RENO, NV (KOLO) Less than two years ago it was still just an idea, a grass roots reply to our affordable housing shortage.
Today it was open, ready for occupancy and that was cause for celebration.
Most of those in attendance today had a role in making this happen. Local residents, businesses, city leaders brought together by the non-profit Community Foundation of Western Nevada.
When it was still in the talking stages, few of us knew quite what it would look like, but these manufactured housing units brought from a Wyoming mine suited the need nicely.
"We had to some extensive modifications for ADA (American Disabilities Act) and fire, but other than that we didn't need to change the structure of any of the buildings," says Chris Askin, President of the foundation . "It sped things up a great deal."
With speeches over, many took the opportunity to tour what they'd helped bring about--216 units, simple, but well appointed, each with TV and microwave. Communal restrooms, common areas, a store and dining hall, comfortable, secure living for just $400 dollars a month.

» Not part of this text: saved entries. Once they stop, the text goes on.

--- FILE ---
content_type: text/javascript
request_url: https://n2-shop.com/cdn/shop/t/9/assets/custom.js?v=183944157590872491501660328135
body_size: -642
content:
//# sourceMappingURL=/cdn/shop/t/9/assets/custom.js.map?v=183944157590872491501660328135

It's aimed at a slice of the local population--those making between $1,320 and $2,735 a mont--who have increasingly been priced out of the housing market.

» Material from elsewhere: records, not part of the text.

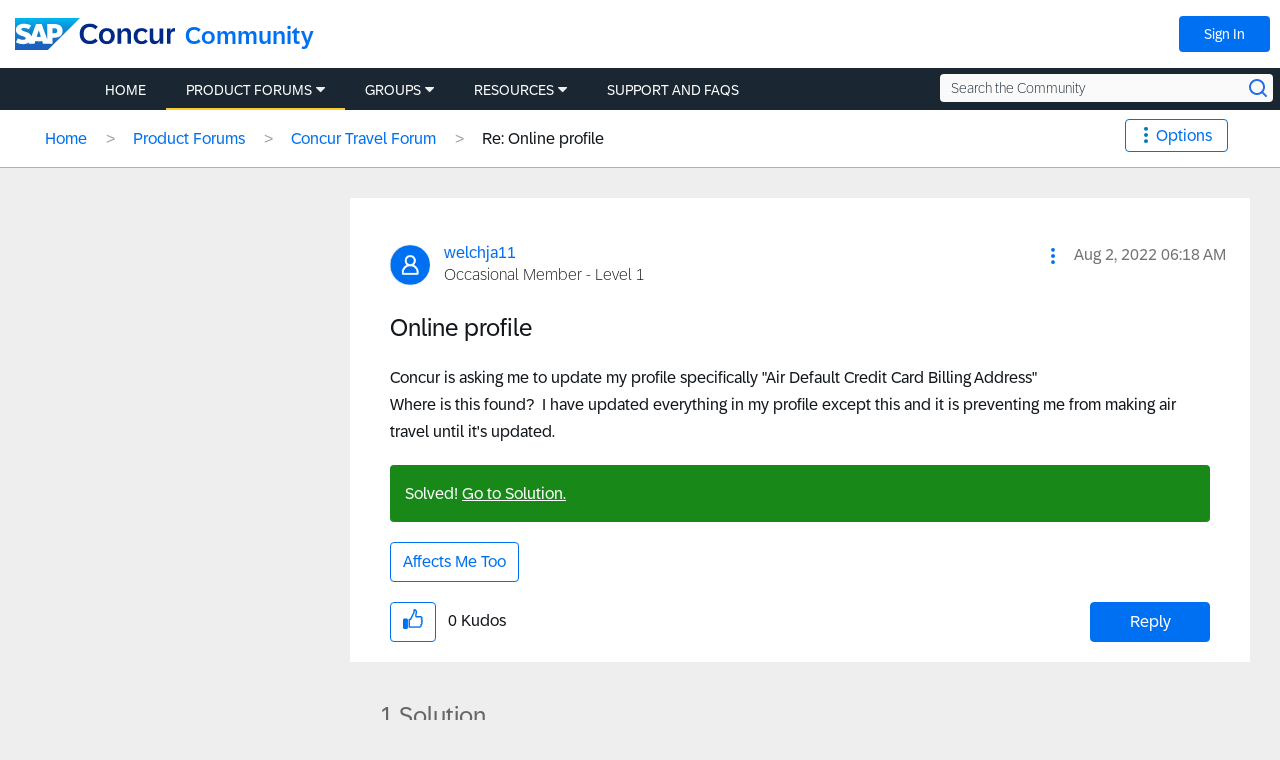

--- FILE ---
content_type: text/html; charset=UTF-8
request_url: https://community.concur.com/t5/Concur-Travel/Online-profile/m-p/35317/highlight/true
body_size: 1954
content:
<!DOCTYPE html>
<html lang="en">
<head>
    <meta charset="utf-8">
    <meta name="viewport" content="width=device-width, initial-scale=1">
    <title></title>
    <style>
        body {
            font-family: "Arial";
        }
    </style>
    <script type="text/javascript">
    window.awsWafCookieDomainList = ['marav43842.lithium.com','community.concur.com','www.sapbusinessexchange.com'];
    window.gokuProps = {
"key":"AQIDAHjcYu/GjX+QlghicBgQ/7bFaQZ+m5FKCMDnO+vTbNg96AHZ4WDspB1aFJyVQH2dkUBmAAAAfjB8BgkqhkiG9w0BBwagbzBtAgEAMGgGCSqGSIb3DQEHATAeBglghkgBZQMEAS4wEQQM7W6WqUCbHzul4jDCAgEQgDu69PTxw/7akKqxxDbZaXLC4vs4UibAla0yObX4jAjWnHi++X1x+9kjy7qUhd1j/dlv+Ad8Wd1vFcvx4w==",
          "iv":"D549lQB+QAAADEY9",
          "context":"uZHd2VUXn6ZTTqP7PPOtFgV74EMFBVlI5KGZot9XJ0gXl3PSfz3tiI+5oSIVZqY60gOmQzrHOv0Dn9L6kOF34uEz3jLOsC/w6unqD0sX+UBT3Gt3Z+VPDNmJsaW/jpb9YlKDyhgF6QNsUzlMHa/w71rU7p3SCLpJ9oSsxG/XQi9YgI+yOfneKv3Epg4TV9EXZ6o7V/DrZgIv0EQJ2MQtAPnyO3DSIPGDqmFxnj3xnFHr+ltDUN3PhmSFmj22vJ0K4FZyvsz699b4/e9S5I1PmT6imTysxoMh5FxMmuj595xHw9Tx+rKoPWS9C4C4HrgBzPrSk/9+KjNA2XBRMlsJxUnwlB0+szSqe7f8U2cSrJnQ21ohMhS5v0/xag1zcNM6ab/LHp/Hh27POy422py1xci+A9FXDsU9lKs="
};
    </script>
    <script src="https://bc0439715fa6.967eb88d.us-east-2.token.awswaf.com/bc0439715fa6/8915b630916c/cc2652095f3a/challenge.js"></script>
</head>
<body>
    <div id="challenge-container"></div>
    <script type="text/javascript">
        AwsWafIntegration.saveReferrer();
        AwsWafIntegration.checkForceRefresh().then((forceRefresh) => {
            if (forceRefresh) {
                AwsWafIntegration.forceRefreshToken().then(() => {
                    window.location.reload(true);
                });
            } else {
                AwsWafIntegration.getToken().then(() => {
                    window.location.reload(true);
                });
            }
        });
    </script>
    <noscript>
        <h1>JavaScript is disabled</h1>
        In order to continue, we need to verify that you're not a robot.
        This requires JavaScript. Enable JavaScript and then reload the page.
    </noscript>
</body>
</html>

--- FILE ---
content_type: application/x-javascript;charset=utf-8
request_url: https://concurtechnologies.sc.omtrdc.net/id?d_visid_ver=2.3.0&d_fieldgroup=A&mcorgid=3F8B2B31536CFF310A490D4C%40AdobeOrg&mid=29847808536660299262535992338864030761&ts=1769795787200
body_size: -5
content:
{"id":"34BE7865856199E3-40001F30C6AD48C8"}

They include those working low income jobs at local casinos and restaurants, warehouses, those on Social Security, perhaps sitting out a long wait on a list for housing elsewhere in the community. They'll have a place here, but, Askin says, as they move in they'll also make room on for others elsewhere.
"Some of those people who have been working who are somewhat self-sufficient, but can't afford rent in this town as they move here it actually opens up space in other places in town for other people."
The project with landscaping and security fencing came in for about $9 million dollars. Six million has been raised so far. Efforts to raise the rest is continuing, but the operation of the Village is expected to be self-sustaining through rent receipts.